• **COURT EXERCICE**:
Recopiez intégralement, sans y changer un mot, le texte ci-dessous consacré à l'ouvrage Enrichissement de Luc Boltanski et Arnaud Esquerre.

• **TEXTE EXTRAIT**:
Dans leur ouvrage, Enrichissement. Une critique de la marchandise (Paris, Gallimard, 2017, 663 p.), Luc Boltanski et Arnaud Esquerre analysent les transformations du capitalisme qui connaîtrait un déplacement de l’économie productive vers une économie de l’enrichissement qu’ils cherchent à caractériser. Une analyse brillante contribuant à modifier les perceptions du monde social, mais qui soulève des interrogations.
Luc Boltanski et Arnaud Esquerre proposent une analyse stimulante des transformations du capitalisme, une théorie ambitieuse des « structures de la marchandise », ainsi que des considérations de théorie sociologique relatives aux conditions de l’échange, qu’on peut ne pas partager, mais qui ne seront pas discutées ici. C’est en sociologues, prenant souvent appui sur les problématiques de leur sociologie, qu’ils entreprennent de décrypter les évolutions des économies contemporaines, en ignorant assez superbement les travaux de la plupart des économistes sur ces sujets.

• **DONNÉES FOURNIES**:

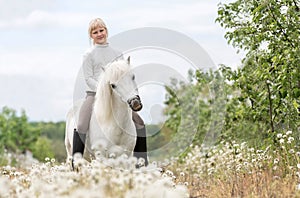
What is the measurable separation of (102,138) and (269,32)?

• **RÉPONSE ATTENDUE**:
Dans leur ouvrage, Enrichissement. Une critique de la marchandise (Paris, Gallimard, 2017, 663 p.), Luc Boltanski et Arnaud Esquerre analysent les transformations du capitalisme qui connaîtrait un déplacement de l’économie productive vers une économie de l’enrichissement qu’ils cherchent à caractériser. Une analyse brillante contribuant à modifier les perceptions du monde social, mais qui soulève des interrogations.
Luc Boltanski et Arnaud Esquerre proposent une analyse stimulante des transformations du capitalisme, une théorie ambitieuse des « structures de la marchandise », ainsi que des considérations de théorie sociologique relatives aux conditions de l’échange, qu’on peut ne pas partager, mais qui ne seront pas discutées ici. C’est en sociologues, prenant souvent appui sur les problématiques de leur sociologie, qu’ils entreprennent de décrypter les évolutions des économies contemporaines, en ignorant assez superbement les travaux de la plupart des économistes sur ces sujets.